[To-do list]
1. From equation (1) in the passage on dark energy, list every reactant and product, each with its count.
2. Summarize the passage on dark energy in two sentences.
3. Write the next part of the passage on dark energy, picking up after its last sentence.

## begin Text section

Our purpose here is only to give a derivation from theoretical considerations of the present value of the dark energy to baryon matter content. If our derivation is causally correct, it means that the dark energy content increases with time from its primordial value after nucleosynthesis, followed by the pile-up of neutrons in stellar burning of nuclear fuel, e.g., neutrons in helium nuclei in the p-p cycle in main sequence stars. That is, burning hydrogen to helium with the gross result

$$\begin{equation} 4\ ^1_1{\rm H}\rightarrow\ ^4_2{\rm He}+2 e^+ +2 \nu_e, \end{equation} \tag{ 1 }$$

where new neutrons are detained in the helium nuclei.

## end Text section
## begin Material shown

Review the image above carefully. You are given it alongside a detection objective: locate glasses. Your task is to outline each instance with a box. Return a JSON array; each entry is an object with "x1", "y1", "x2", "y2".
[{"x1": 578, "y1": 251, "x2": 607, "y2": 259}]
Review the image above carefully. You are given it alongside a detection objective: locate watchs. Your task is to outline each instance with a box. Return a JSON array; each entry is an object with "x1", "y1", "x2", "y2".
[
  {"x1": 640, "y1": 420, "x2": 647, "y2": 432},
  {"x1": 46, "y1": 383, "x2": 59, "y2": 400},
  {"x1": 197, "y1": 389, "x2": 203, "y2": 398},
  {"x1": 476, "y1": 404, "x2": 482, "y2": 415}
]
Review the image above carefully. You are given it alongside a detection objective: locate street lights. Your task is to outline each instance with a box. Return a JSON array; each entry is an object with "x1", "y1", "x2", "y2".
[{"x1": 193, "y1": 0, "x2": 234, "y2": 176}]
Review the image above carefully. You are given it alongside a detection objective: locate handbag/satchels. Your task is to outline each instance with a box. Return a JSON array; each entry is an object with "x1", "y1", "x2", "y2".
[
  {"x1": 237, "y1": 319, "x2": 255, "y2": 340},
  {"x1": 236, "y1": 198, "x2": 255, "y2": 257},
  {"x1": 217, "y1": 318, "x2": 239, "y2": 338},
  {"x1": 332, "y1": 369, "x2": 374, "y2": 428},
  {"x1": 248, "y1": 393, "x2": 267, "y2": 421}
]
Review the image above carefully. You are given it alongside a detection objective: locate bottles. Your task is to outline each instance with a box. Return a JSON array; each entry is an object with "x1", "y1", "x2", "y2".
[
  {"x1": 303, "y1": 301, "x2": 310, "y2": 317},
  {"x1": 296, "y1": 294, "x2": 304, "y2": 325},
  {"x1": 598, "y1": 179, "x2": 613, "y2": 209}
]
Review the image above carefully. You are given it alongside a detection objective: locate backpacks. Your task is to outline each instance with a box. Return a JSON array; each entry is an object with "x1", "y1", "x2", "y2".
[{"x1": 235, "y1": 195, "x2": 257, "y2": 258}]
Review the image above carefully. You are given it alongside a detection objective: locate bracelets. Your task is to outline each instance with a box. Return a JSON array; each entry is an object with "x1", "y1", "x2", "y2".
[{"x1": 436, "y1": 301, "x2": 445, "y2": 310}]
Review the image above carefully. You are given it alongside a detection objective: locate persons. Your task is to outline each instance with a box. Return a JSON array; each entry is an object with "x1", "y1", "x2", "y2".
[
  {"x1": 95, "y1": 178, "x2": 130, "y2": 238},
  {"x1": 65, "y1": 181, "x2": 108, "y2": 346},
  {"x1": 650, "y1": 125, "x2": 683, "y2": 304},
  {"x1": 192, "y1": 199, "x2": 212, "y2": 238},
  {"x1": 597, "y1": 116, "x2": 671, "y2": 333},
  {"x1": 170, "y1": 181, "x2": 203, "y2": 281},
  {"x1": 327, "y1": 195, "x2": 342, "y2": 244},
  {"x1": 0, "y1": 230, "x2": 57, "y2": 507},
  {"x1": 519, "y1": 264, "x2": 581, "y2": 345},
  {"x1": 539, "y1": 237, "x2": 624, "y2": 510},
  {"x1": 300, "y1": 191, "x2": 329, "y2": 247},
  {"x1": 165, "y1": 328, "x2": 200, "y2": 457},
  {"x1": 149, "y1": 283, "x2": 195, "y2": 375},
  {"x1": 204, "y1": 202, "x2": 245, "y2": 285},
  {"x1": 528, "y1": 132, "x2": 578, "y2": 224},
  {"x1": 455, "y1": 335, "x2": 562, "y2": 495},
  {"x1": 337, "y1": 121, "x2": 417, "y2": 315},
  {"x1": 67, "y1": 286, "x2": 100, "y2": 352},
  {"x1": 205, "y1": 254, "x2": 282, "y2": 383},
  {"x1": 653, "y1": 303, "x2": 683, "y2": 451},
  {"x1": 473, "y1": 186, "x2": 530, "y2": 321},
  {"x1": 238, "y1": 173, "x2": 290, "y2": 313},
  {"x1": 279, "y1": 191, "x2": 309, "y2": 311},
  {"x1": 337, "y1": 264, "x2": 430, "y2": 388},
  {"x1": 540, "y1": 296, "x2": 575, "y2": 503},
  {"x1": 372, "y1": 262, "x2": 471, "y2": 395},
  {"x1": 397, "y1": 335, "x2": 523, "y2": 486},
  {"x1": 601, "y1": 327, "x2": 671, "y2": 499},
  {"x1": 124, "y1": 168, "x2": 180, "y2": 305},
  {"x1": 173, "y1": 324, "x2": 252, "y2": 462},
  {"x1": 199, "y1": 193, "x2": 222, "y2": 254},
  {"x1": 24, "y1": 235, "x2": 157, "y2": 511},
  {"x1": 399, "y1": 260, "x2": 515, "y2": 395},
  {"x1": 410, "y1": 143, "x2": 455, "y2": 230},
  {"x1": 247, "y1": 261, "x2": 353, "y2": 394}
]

## end Material shown

[Answers to the exercise]
1. four hydrogen-1 nuclei, one helium-4 nucleus, two positrons, two electron neutrinos

2. The passage aims only to derive from theory the present value of dark energy relative to baryon matter content. If that derivation is causally correct, dark energy content rises over time from its primordial value after nucleosynthesis as neutrons pile up through stellar burning of nuclear fuel, for example when main sequence stars fuse hydrogen to helium in the p-p cycle and the new neutrons are held in helium nuclei.

3.
We repeat the Higgs potential [15] from [16], also used in [17] for Higgs couplings to gauge bosons

$$\begin{equation} V_{\rm H}(\phi)=\frac{1}{2}\delta^2\phi_0^2-\frac{1}{2}\mu^2(\phi^\dagger\phi)+\frac{1}{4}\lambda^2(\phi^\dagger\phi)^2, \end{equation} \tag{ 2 }$$

with Higgs field ϕ [18–21] and coefficients

$$\begin{equation} \delta^2=\frac{1}{4}\varphi_0^2,\quad \mu^2=\frac{1}{2}\varphi_0^2,\quad \lambda^2=\frac{1}{2}, \end{equation} \tag{ 3 }$$

expressed in the electroweak energy scale $(v=\varphi_0\sqrt{2})$

$$\begin{equation} \frac{v}{\sqrt{2}}\equiv\varphi_0=\frac{2\pi}{\alpha}\Lambda_b=\frac{2\pi}{\alpha(m_W)}\frac{\pi}{\alpha_e}m_ec^2. \end{equation} \tag{ 4 }$$

Here $\Lambda_b$ is a baryonic energy scale [16,22] not to be confused with the cosmological constant. Further, $\alpha(m_W)$ and $\alpha_e$ are the fine structure couplings at the W boson and electron energy scales respectively¹ .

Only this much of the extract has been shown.